46-Jähriger wollte vermutlich Ex-Freundin in Wien-Donaustadt töten

Polizisten stießen in Wien-Donaustadt auf einen reglosen Mann.
Polizisten stießen in Wien-Donaustadt auf einen reglosen Mann. ©APA/Barbara Gindl (Symbolbild)
Beamte stießen zu Wochenbeginn in einer Wohnung in Wien-Donaustadt auf einen reglosen Mann. Die Wiederbelebungsversuche verliefen erfolglos, er verstarb im Krankenhaus. Der Verdacht: Der 46-Jährige dürfte Selbstmord begangen haben.
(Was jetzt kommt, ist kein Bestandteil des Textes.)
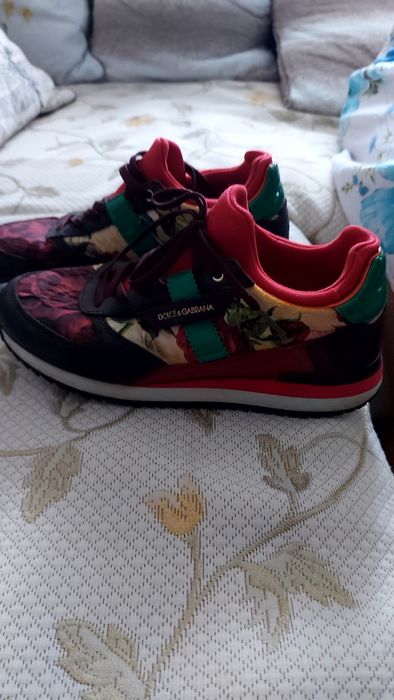 Pantofi sport dama dolce&gabbana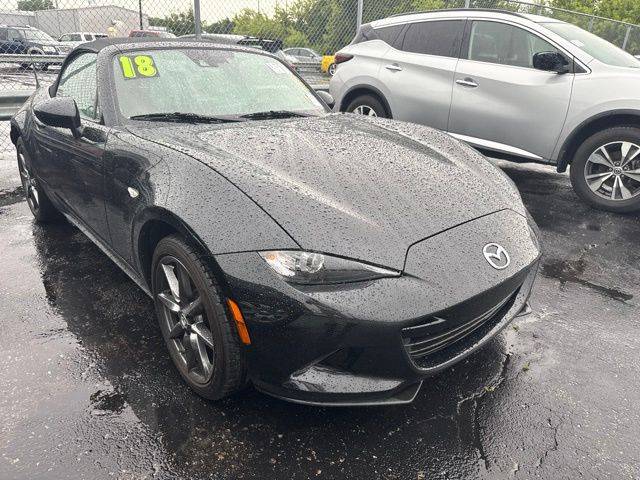 2018 Mazda MX-5 Miata Grand Touring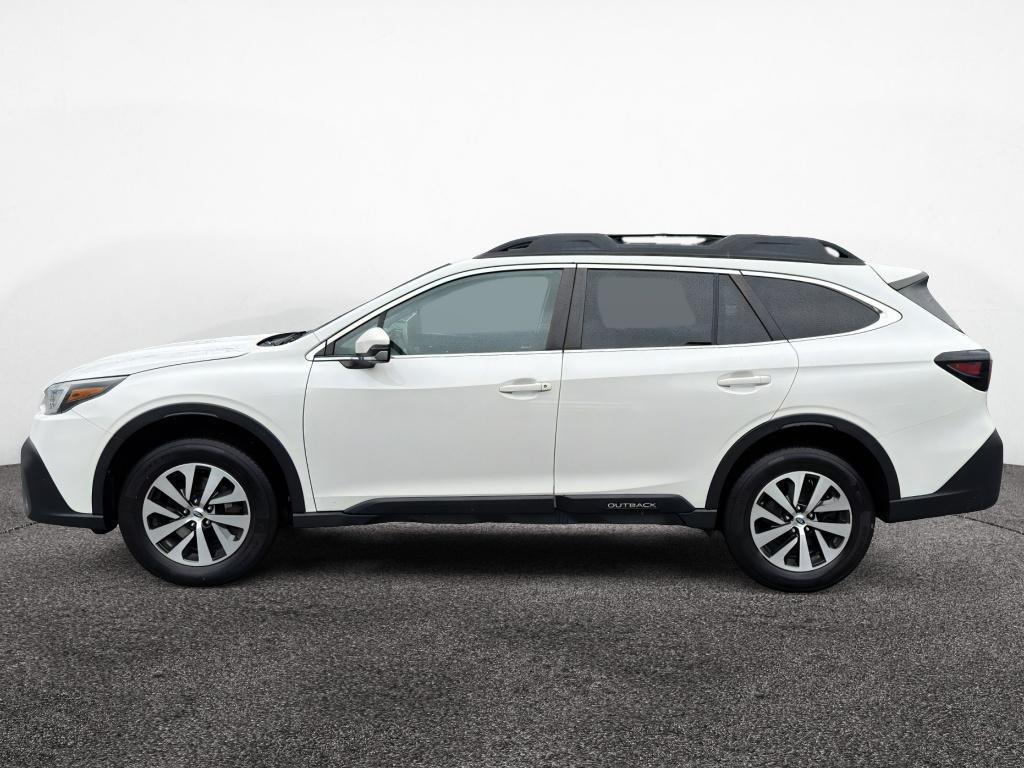 used 2021 Subaru Outback car, priced at $18,390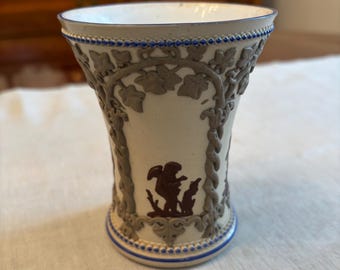 Jarrón de Villeroy & Boche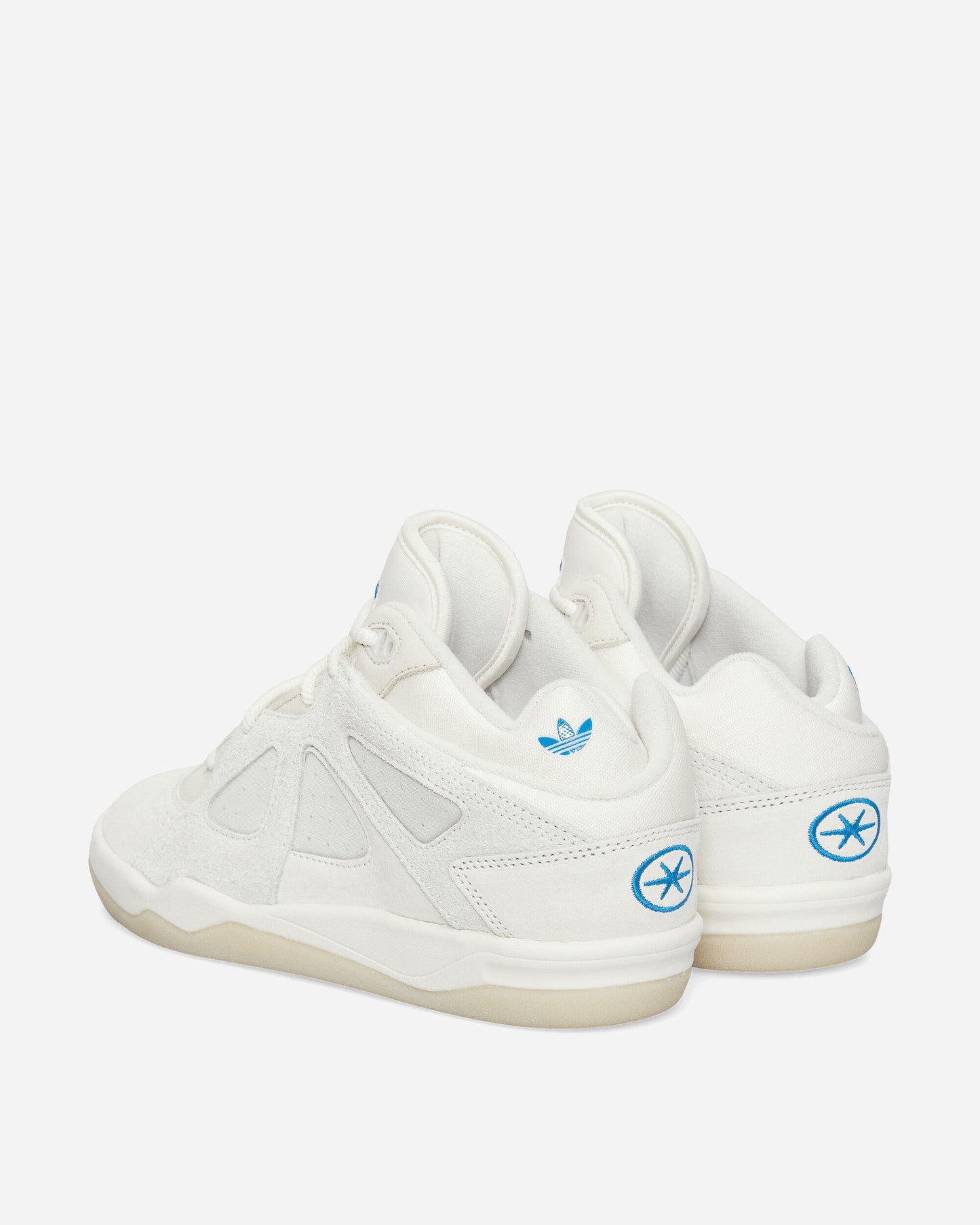 BadBo 1.0 Sneakers Chalk White / Talc / Core White
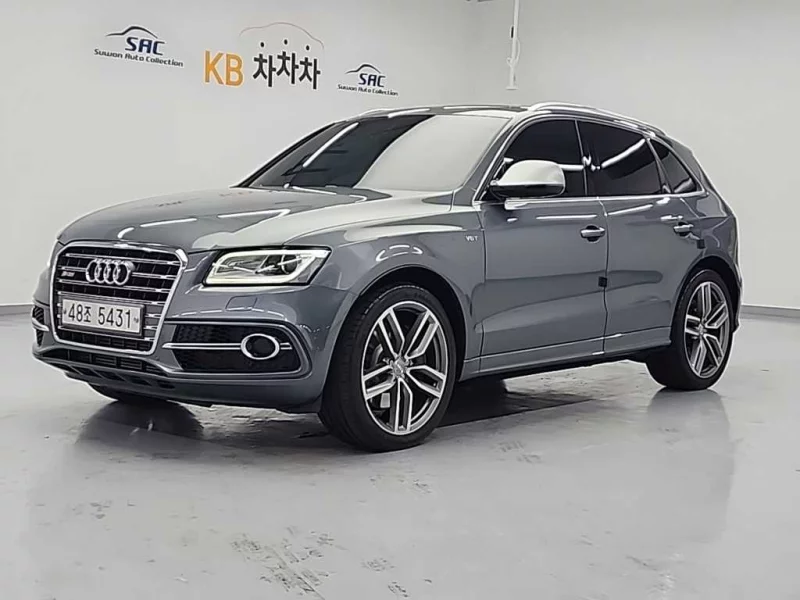 Audi SQ5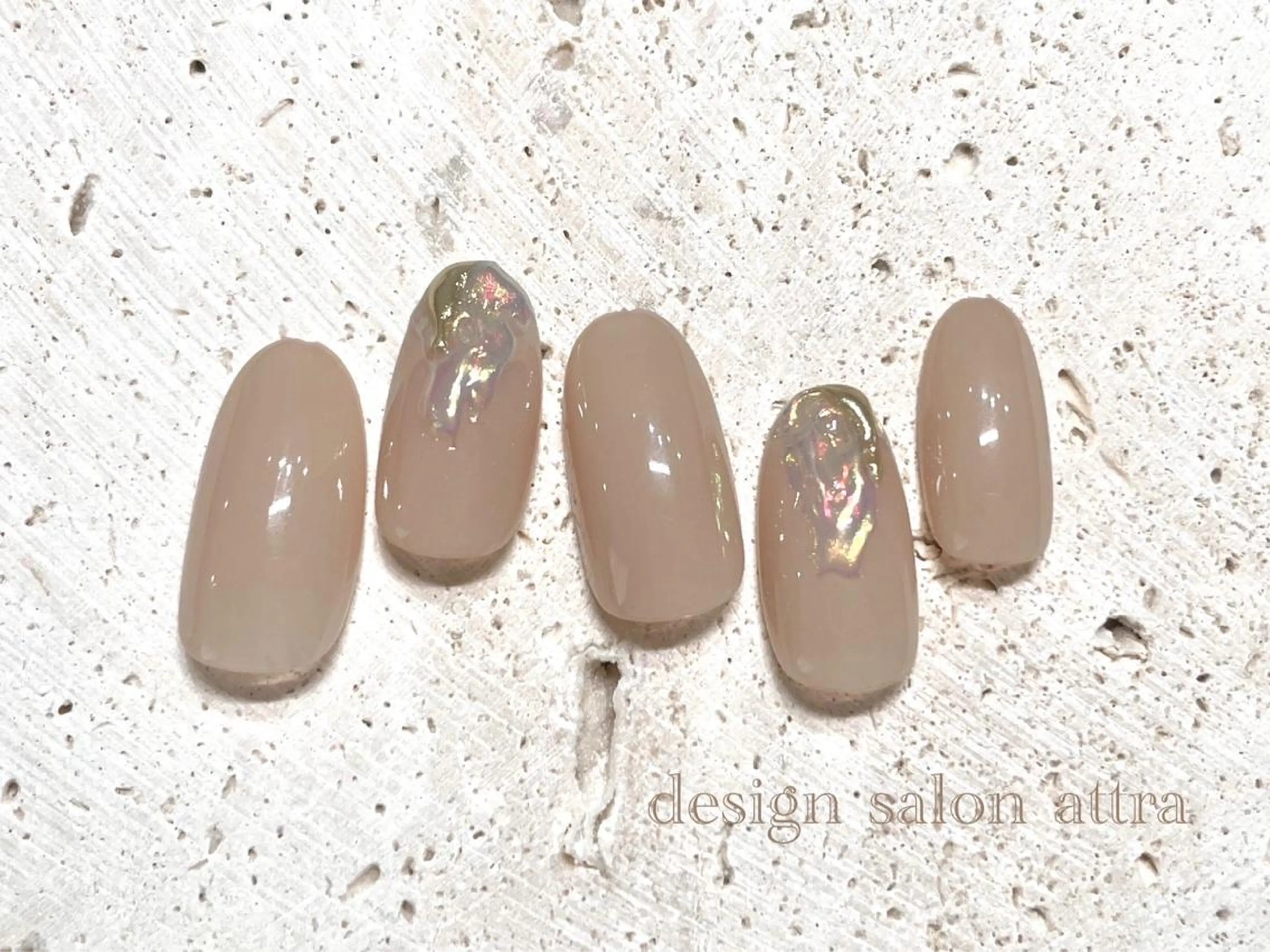 ネイル 竹下 美優のネイルデザイン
Eine 44-Jährige dürfte am Montagnachmittag in Wien-Donaustadt von ihrem Ex-Freund attackiert worden sein. Die Frau erlitt schwere Stichverletzungen im Bein- und Oberkörperbereich, konnte sich aber ins Stiegenhaus retten, berichtete die Exekutive am Dienstag. In der Wohnung fanden die alarmierten Polizisten einen reglosen Mann, die Reanimationsversuche bei dem 46-Jährigen waren nicht erfolgreich, er verstarb im Spital. Dieser dürfte - so der Verdacht - Suizid begangen haben.

Geschehen für Polizei nicht wirklich klar

Für die Polizei ist das Geschehen noch nicht wirklich klar: Die schwerverletzte Österreicherin hatte zwar an Ort und Stelle noch angegeben, von ihrem Ex-Freund mit einem Messer in der Wohnung im Bereich der Langobardenstraße attackiert worden zu sein. Danach wurde die Schwerverletzte jedoch ins Spital gebracht und konnte bis dato noch nicht einvernommen werden.

Exekutive fand Frau in Wien-Donaustadt

Die Exekutive war gegen 14.30 Uhr alarmiert worden und fand die blutende Frau am Gang des Wohnhauses. In der Wohnung wies der 46-jährige Österreicher ebenfalls Wunden im Bein- und Oberkörperbereich auf. Die Tatwaffe, ein Messer, wurde sichergestellt. An der Adresse gab es bisher keine polizeilichen Einsätze.